● **TASK 1**: From the extract on sinking depth and sling layout, output the passage starting with "Figure 13 shows" and going on through "depth k was 1.2.", copied word for word.
● **TASK 2**: According to the extract on sinking depth and sling layout, at what sinking depth did sling tension, pitch angle, and surge acceleration all reach their maximum?
● **TASK 3**: Translate this sentence from the extract on sinking depth and sling layout into French: "The sling is an important auxiliary tool during the in-water sinking process of the OWT–BF, and it is essential to study the layout of the sling."

Figure 13 shows the surge acceleration at sinking depths from 12 m to 17 m. The results indicate that when the sinking depth increased from 12 m to 14 m, the surge acceleration kept increasing, with the maximum and minimum values of the surge acceleration increasing from 0.050 g and 0.032 g to 0.186 g and 0.160 g, respectively. When the sinking depth increased from 14 m to 17 m, the surge acceleration showed a decreasing trend, and the maximum and minimum values decreased to 0.170 g and 0.126 g, respectively. Consequently, the trends of sling tension, pitch angle, and surge acceleration with sinking depth were consistent at sinking depths from 12 m to 17 m. Moreover, they all reached a maximum at a sinking depth of 14 m, where the relative sinking depth k was 1.2.

4.4. Optimization of Sling Layout

The sling is an important auxiliary tool during the in-water sinking process of the OWT–BF, and it is essential to study the layout of the sling. According to the analysis in Section 4.3, the maximum values of the sling tension, pitch angle, and surge acceleration all appeared at sinking depths between 12 m and 17 m, so this section focuses on the motion behaviors of the OWT–BF in this interval of sinking depth. The in-water sinking operation of the OWT–BF was conducted with the assistance of the transportation and installation vessel. The OWT–BF was located in the U-channel of the transportation and installation vessel, and the slings were positioned above the top cover of the bucket. As the layout of the slings is limited by the U-channel, considering that the opening side of the U-channel cannot be arranged with slings, only the inner side of the U-channel is considered to be arranged with slings. In summary, three layouts were selected, and the numbers of slings were 3, 4, and 5, respectively, as shown in Figure 14.

● **RECORDS**:
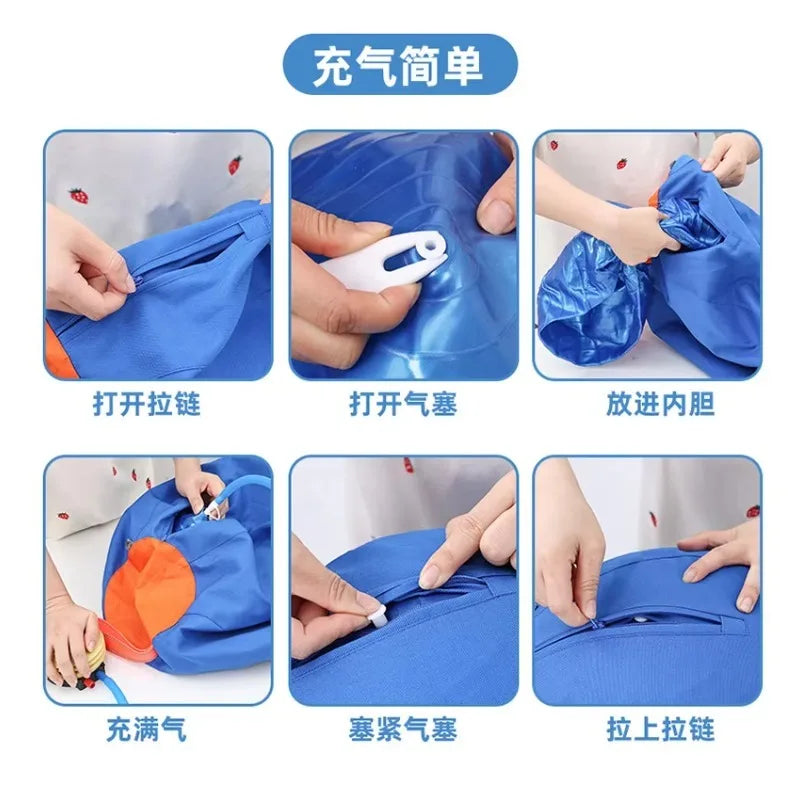 充气简单

打开拉链

打开气塞

放进内胆

充满气

塞紧气塞

拉上拉链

● **RESPONSE BOX 1**:
Figure 13 shows the surge acceleration at sinking depths from 12 m to 17 m. The results indicate that when the sinking depth increased from 12 m to 14 m, the surge acceleration kept increasing, with the maximum and minimum values of the surge acceleration increasing from 0.050 g and 0.032 g to 0.186 g and 0.160 g, respectively. When the sinking depth increased from 14 m to 17 m, the surge acceleration showed a decreasing trend, and the maximum and minimum values decreased to 0.170 g and 0.126 g, respectively. Consequently, the trends of sling tension, pitch angle, and surge acceleration with sinking depth were consistent at sinking depths from 12 m to 17 m. Moreover, they all reached a maximum at a sinking depth of 14 m, where the relative sinking depth k was 1.2.

● **RESPONSE BOX 2**: They all reached their maximum at a sinking depth of 14 m, where the relative sinking depth k was 1.2.

● **RESPONSE BOX 3**: L'élingue est un outil auxiliaire important pendant le processus d'immersion dans l'eau de l'OWT–BF, et il est essentiel d'étudier la disposition de l'élingue.